Study objectives: Based on anecdotal reports of formoterol aggregating in mailboxes in the summer in Arizona, we examined the effect of heat on formoterol as well as on drug delivery.
Design: Formoterol capsules in original blister packaging were heated to 40 to 70°C (104 to 158°F) for 3 h and at 70°C (158°F) for 15 to 180 min. Capsules were removed from packaging, and a vacuum setup was used to dispense the formoterol into a filter using the device provided by the manufacturer. The weights of the capsule predispensation and postdispensation were measured to calculate drug delivery. Measurements were compared to those of capsules not exposed to heat. For comparison, tiotropium and a combination of fluticasone propionate and salmeterol (Advair; GlaxoSmithKline; Research Triangle Park, NC) were similarly tested.

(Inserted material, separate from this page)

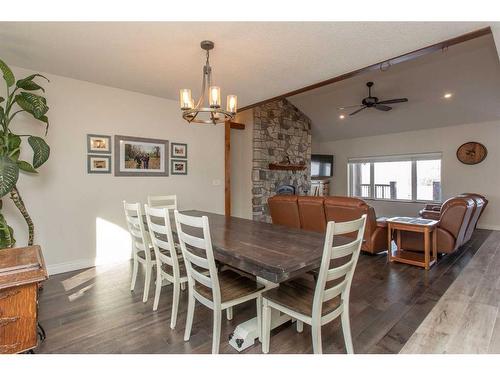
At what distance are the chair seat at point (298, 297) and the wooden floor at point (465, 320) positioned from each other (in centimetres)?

Results: Visual inspection of the heated capsules revealed gross distortion as well as visible clumping of formoterol at the higher temperatures. The mean (± SEM) change in the weights of capsules that underwent heating were significantly less than those obtained from capsules that had not been heated (mean change after heating for 3 h at 70°C, 2.3 ± 0.7 vs 24.7 ± 0.6 mg, respectively; p < 0.001), indicating decreased formoterol delivery. Heat produced a dose-responsive and time-responsive decrease in formoterol delivery. One of six capsules that were subjected to temperatures as low as 40°C (104°F) for 3 h had decreased delivery, and three of six capsules subjected to a temperature of 70°C (158°F) for times as short as 30 min decreased delivery. In contrast, neither tiotropium nor fluticasone propionate/salmeterol delivery was decreased by heating for up to 3 h at 70°C (158°F). Thermometers placed in mailboxes or in car windows in mid-summer in Arizona (approximate outside temperature, 110°F [43°C]) exceeded 70°C (158°F).
Conclusions: These data demonstrate that the exposure of formoterol to heat decreases drug delivery and that caution should be used when mailing, transporting or storing formoterol.